─── PASSAGE SHOWN
Vincent34 commented 3 years ago

:joy:

Then maybe you have to reshape the 3-D input into 2-D input using Reshape or Squeeze and ExpandDims, for example:

self.perm = (0, 2, 1)
self.transpose = P.Transpose()
self.softmax = P.Softmax(axis=-1)
...
...
        x_transpose = self.transpose(x, self.perm)
        x_shape = F.shape(x_transpose)
        x_reshape = F.reshape(x_transpose, (x_shape[0] * x_shape[1], -1))
        y_reshape = self.softmax(x_reshape)
        y_transpose = F.reshape(y_reshape, x_shape)
        y = self.transpose(y_transpose, self.perm)

marwage commented 3 years ago

We get the same error when doing the transpose. Note though, that BERT Squad uses log_softmax instead if softmax. Maybe there is an implementation difference. Is there any way that you fix the BertSquadCell and send us the code that is working?

CaitinZhao commented 3 years ago

class BertSquadModel(nn.Cell):
    '''
    This class is responsible for SQuAD
    '''
    def __init__(self, config, is_training, num_labels=2, dropout_prob=0.0, use_one_hot_embeddings=False):
        super(BertSquadModel, self).__init__()
──────
─── DATA ENTRIES
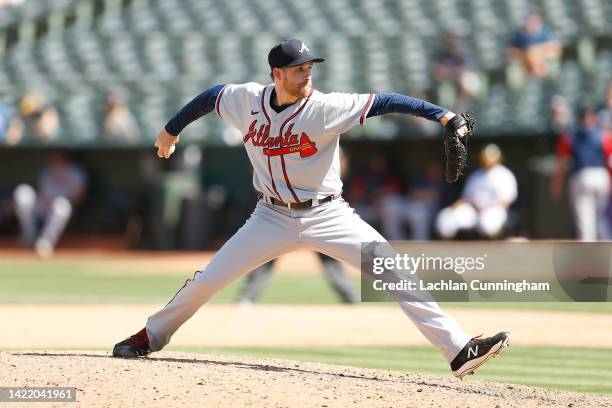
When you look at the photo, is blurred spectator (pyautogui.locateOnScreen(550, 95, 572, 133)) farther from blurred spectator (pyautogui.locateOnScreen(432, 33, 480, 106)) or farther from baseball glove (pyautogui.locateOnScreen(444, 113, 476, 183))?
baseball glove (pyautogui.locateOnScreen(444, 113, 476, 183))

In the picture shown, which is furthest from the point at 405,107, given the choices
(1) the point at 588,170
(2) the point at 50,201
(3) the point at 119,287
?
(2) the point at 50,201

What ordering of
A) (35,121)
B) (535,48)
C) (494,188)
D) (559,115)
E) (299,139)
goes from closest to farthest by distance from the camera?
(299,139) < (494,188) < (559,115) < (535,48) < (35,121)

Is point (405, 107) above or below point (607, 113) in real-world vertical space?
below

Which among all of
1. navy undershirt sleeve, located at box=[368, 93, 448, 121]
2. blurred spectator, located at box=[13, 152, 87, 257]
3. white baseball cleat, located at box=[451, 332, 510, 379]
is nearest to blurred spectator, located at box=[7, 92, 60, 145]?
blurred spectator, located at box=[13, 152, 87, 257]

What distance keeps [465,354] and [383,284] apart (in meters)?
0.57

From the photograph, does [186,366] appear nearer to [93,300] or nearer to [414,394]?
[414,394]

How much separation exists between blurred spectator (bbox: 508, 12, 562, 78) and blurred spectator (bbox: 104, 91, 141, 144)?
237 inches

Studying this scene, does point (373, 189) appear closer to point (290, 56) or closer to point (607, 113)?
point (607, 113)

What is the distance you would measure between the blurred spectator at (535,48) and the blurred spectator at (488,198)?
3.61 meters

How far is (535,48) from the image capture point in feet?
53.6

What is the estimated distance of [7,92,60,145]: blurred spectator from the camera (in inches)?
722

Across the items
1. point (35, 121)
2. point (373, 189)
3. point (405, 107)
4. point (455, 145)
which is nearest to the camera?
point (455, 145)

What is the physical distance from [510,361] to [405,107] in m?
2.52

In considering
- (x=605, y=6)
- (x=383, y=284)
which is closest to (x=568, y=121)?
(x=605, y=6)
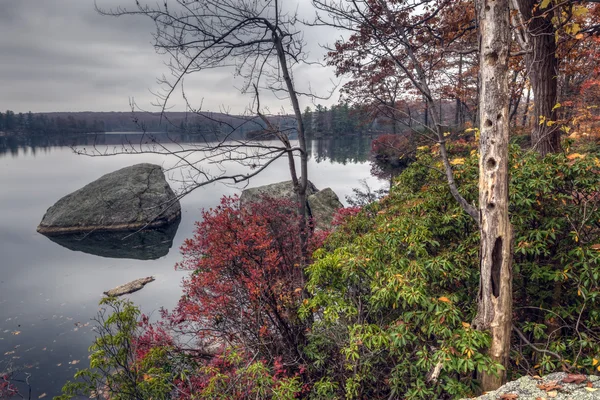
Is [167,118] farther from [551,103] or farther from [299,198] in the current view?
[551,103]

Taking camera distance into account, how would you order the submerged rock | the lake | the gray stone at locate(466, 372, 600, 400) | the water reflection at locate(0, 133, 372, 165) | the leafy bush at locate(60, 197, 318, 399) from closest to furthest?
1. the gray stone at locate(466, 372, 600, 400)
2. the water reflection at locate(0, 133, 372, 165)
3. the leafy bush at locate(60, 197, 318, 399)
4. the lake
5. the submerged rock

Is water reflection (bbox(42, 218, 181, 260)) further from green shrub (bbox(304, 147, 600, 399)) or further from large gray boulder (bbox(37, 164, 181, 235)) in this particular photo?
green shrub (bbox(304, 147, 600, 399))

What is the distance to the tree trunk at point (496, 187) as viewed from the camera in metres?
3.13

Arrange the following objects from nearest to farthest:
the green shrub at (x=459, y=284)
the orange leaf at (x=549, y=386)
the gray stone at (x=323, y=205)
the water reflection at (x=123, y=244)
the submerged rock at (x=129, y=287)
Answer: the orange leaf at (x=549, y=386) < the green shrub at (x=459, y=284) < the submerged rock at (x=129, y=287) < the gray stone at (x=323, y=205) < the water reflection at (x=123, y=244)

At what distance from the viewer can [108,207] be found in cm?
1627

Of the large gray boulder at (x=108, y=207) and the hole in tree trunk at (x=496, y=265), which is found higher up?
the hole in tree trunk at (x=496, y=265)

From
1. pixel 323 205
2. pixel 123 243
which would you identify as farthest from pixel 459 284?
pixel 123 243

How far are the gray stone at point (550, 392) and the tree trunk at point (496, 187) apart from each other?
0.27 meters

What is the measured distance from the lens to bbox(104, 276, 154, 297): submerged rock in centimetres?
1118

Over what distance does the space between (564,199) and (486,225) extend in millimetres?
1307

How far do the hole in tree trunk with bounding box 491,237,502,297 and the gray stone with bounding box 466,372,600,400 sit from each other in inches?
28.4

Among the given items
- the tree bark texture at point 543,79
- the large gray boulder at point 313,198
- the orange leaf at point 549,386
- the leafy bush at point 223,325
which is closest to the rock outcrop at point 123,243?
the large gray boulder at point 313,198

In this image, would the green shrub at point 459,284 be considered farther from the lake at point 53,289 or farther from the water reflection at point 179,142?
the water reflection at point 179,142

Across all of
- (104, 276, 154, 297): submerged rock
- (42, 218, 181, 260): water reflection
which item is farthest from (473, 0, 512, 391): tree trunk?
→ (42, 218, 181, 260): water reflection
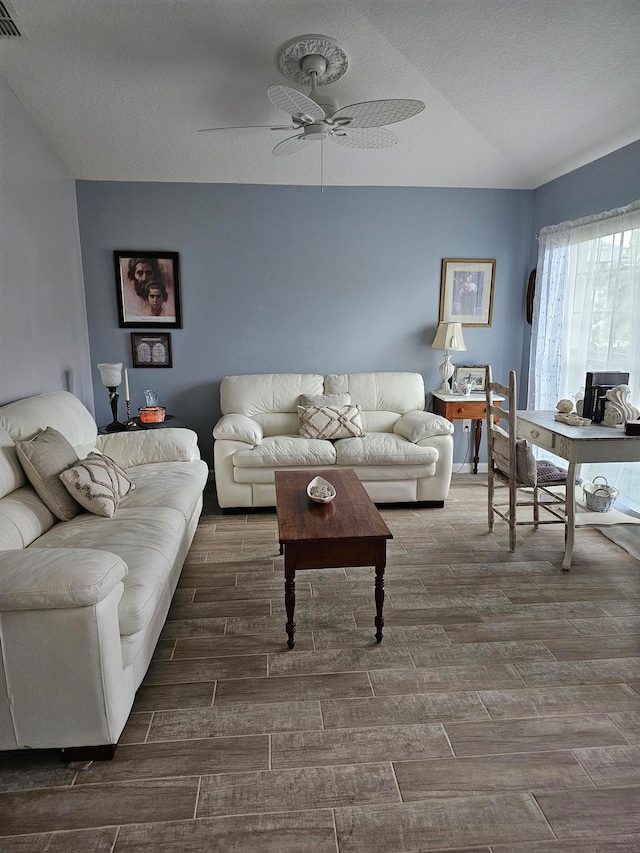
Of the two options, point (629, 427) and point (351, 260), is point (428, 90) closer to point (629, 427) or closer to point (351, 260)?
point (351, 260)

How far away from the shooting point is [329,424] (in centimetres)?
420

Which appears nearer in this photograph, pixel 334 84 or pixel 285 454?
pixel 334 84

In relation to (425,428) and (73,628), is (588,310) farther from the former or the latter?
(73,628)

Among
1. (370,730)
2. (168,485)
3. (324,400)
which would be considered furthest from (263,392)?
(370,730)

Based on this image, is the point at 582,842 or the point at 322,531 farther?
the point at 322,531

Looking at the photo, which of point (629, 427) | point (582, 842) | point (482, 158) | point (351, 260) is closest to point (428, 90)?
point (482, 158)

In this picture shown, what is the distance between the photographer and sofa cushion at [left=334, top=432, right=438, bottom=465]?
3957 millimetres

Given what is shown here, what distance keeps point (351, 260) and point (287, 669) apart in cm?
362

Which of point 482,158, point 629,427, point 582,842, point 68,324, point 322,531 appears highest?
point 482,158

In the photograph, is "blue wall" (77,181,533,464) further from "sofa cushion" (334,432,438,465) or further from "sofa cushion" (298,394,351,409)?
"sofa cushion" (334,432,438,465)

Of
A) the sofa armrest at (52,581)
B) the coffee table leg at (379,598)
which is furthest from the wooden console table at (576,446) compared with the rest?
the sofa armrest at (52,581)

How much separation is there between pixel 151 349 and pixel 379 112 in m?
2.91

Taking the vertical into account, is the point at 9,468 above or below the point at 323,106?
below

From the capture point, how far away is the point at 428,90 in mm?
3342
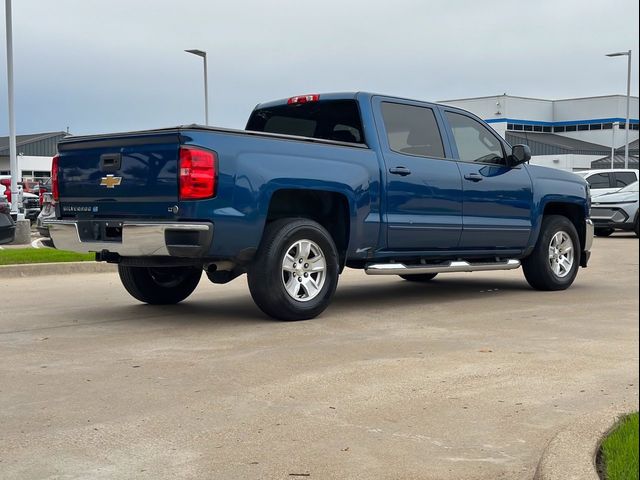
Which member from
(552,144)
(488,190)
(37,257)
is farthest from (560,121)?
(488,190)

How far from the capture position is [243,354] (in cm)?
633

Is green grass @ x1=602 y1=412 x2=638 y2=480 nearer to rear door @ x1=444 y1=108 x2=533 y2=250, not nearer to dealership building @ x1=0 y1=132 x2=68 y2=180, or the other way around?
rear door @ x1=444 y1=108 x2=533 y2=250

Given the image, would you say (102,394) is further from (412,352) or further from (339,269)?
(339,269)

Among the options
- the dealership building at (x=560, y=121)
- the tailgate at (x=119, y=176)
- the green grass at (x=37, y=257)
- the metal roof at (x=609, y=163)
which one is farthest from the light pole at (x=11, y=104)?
──────
GIVEN TASK - Please continue the forum thread about the BERT SQuAD softmax error from the point where it stops.

WRITTEN ANSWER -
        if not is_training:
            config.hidden_dropout_prob = 0.0
            config.hidden_probs_dropout_prob = 0.0
        self.bert = BertModel(config, is_training, use_one_hot_embeddings)
        self.weight_init = TruncatedNormal(config.initializer_range)
        self.dense1 = nn.Dense(config.hidden_size, num_labels, weight_init=self.weight_init,
                               has_bias=True).to_float(config.compute_type)
        self.num_labels = num_labels
        self.dtype = config.dtype
        self.log_softmax = P.LogSoftmax(axis=-1)
        self.is_training = is_training

    def construct(self, input_ids, input_mask, token_type_id):
        sequence_output, _, _ = self.bert(input_ids, token_type_id, input_mask)
        batch_size, seq_length, hidden_size = P.Shape()(sequence_output)
        sequence = P.Reshape()(sequence_output, (-1, hidden_size))
        logits = self.dense1(sequence)
        logits = P.Cast()(logits, self.dtype)
        logits = P.Reshape()(logits, (batch_size, seq_length, self.num_labels))
        logits = P.Transpose()(logits, (0, 2, 1))
        logits = self.log_softmax(logits)
        logits = P.Transpose()(logits, (0, 2, 1))
        return logits

I tried this BertSquadModel on MindSpore 1.2, and got loss sucessfully.

marwage commented 3 years ago

We get the same error with Mindspore v1.2.0. We needed to modify the file bert_for_finetune.py so that it runs with a GPU. Did you use a GPU? Is it possible that you provide us with the data needed in the run_squad.sh script? Therefore, excluding the possible issue of having the wrong files.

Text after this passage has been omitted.